Stated exercise
Please show every line of the records below that contains the word "north".

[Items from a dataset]
::::::

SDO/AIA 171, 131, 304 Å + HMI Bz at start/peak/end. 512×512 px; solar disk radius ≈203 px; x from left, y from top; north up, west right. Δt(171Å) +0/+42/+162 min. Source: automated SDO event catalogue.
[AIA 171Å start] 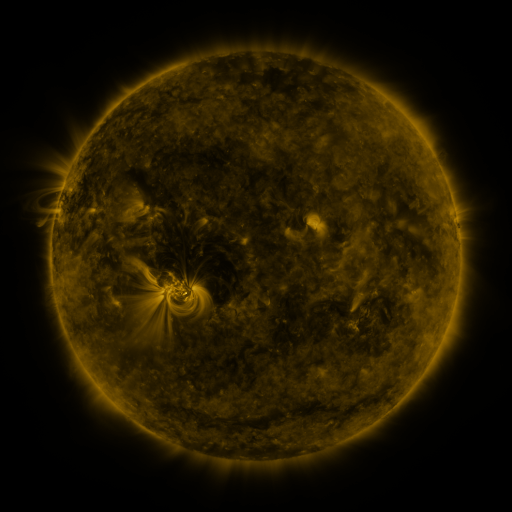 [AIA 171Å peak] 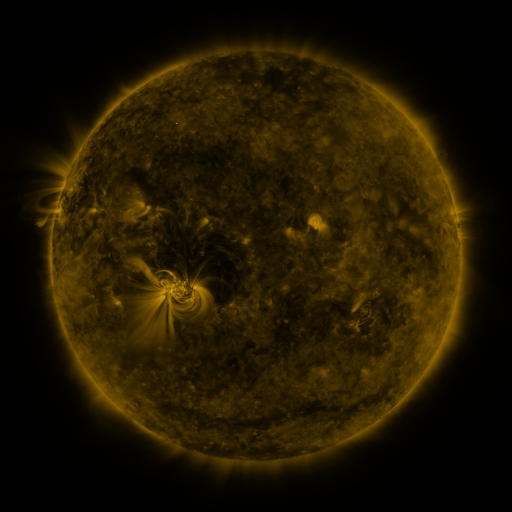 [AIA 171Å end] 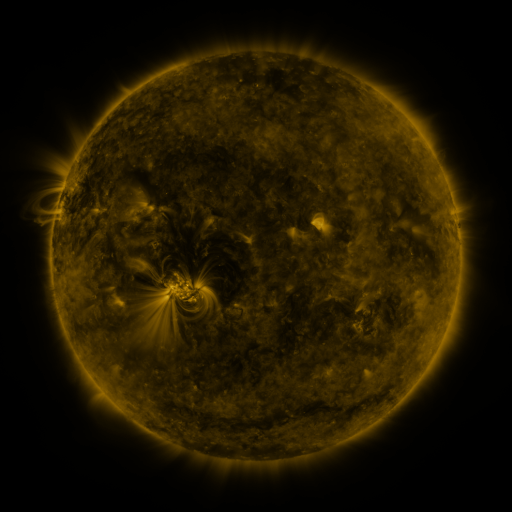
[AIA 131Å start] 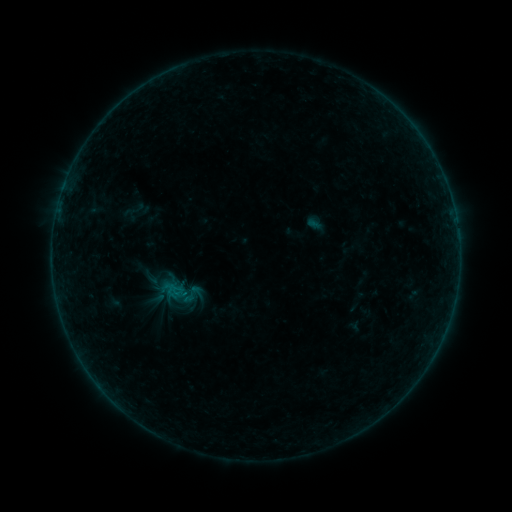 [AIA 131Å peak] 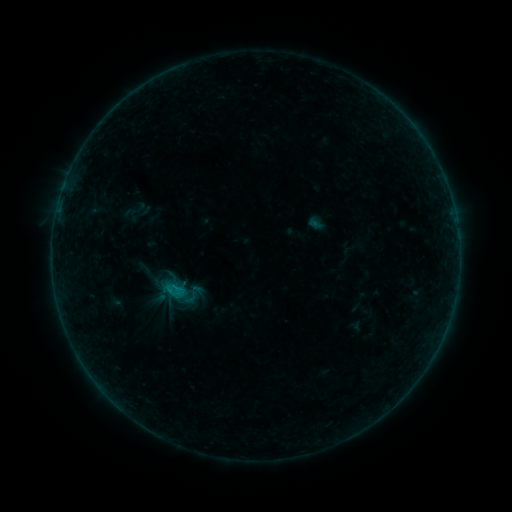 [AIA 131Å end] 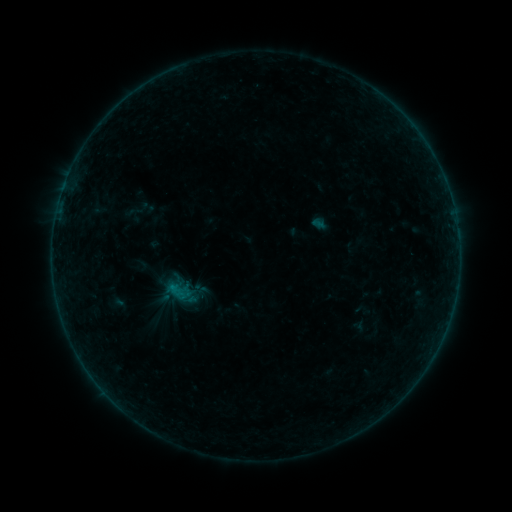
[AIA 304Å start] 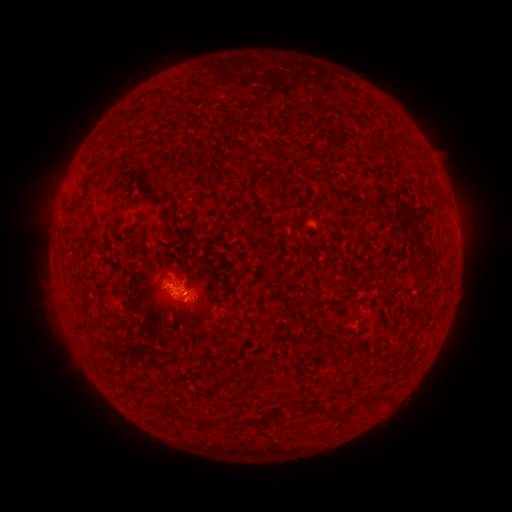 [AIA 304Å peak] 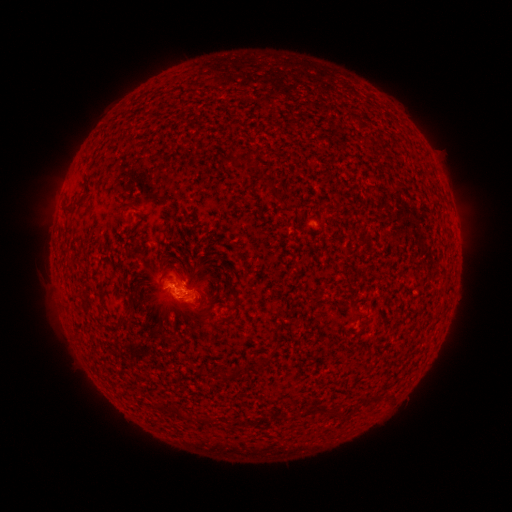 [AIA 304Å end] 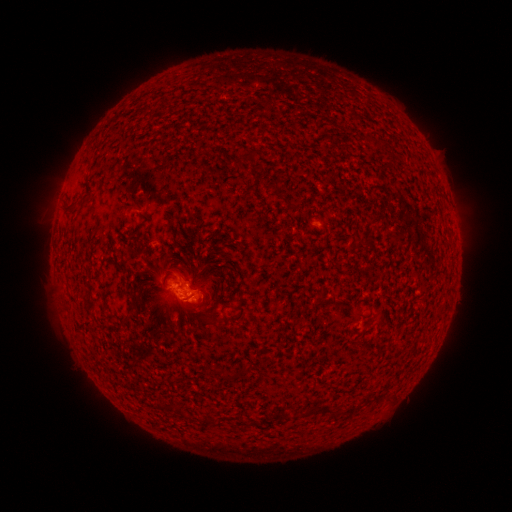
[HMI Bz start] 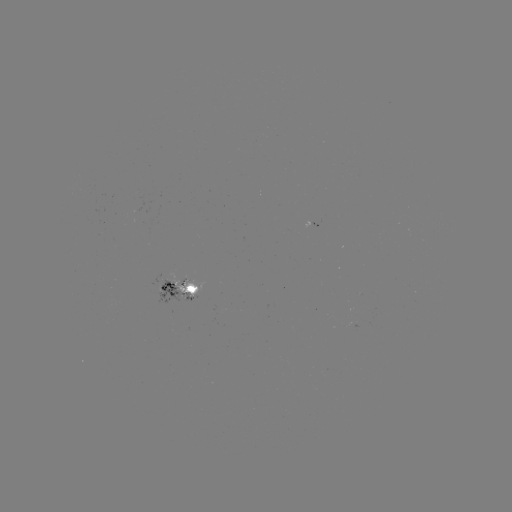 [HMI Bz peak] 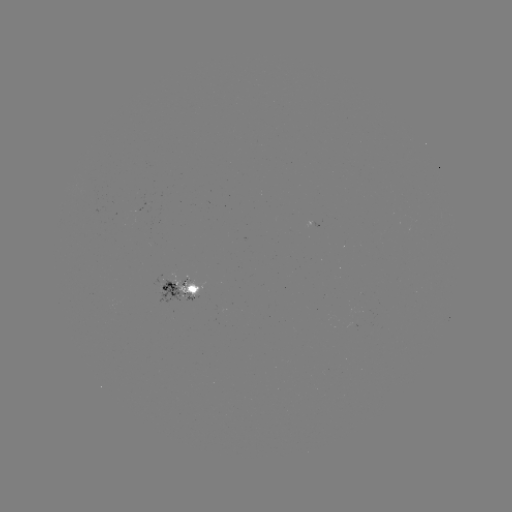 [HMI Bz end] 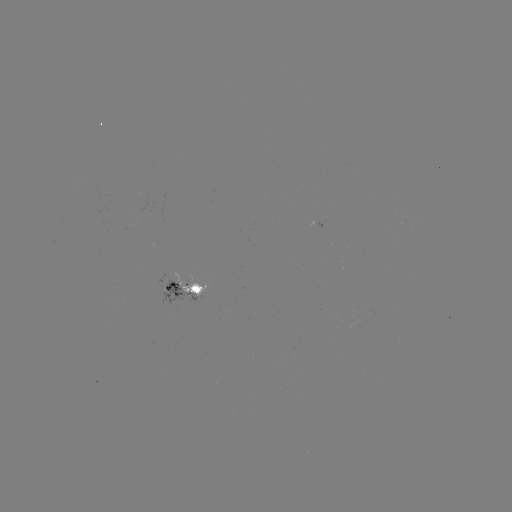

::::::

Output below
SDO/AIA 171, 131, 304 Å + HMI Bz at start/peak/end. 512×512 px; solar disk radius ≈203 px; x from left, y from top; north up, west right. Δt(171Å) +0/+42/+162 min. Source: automated SDO event catalogue.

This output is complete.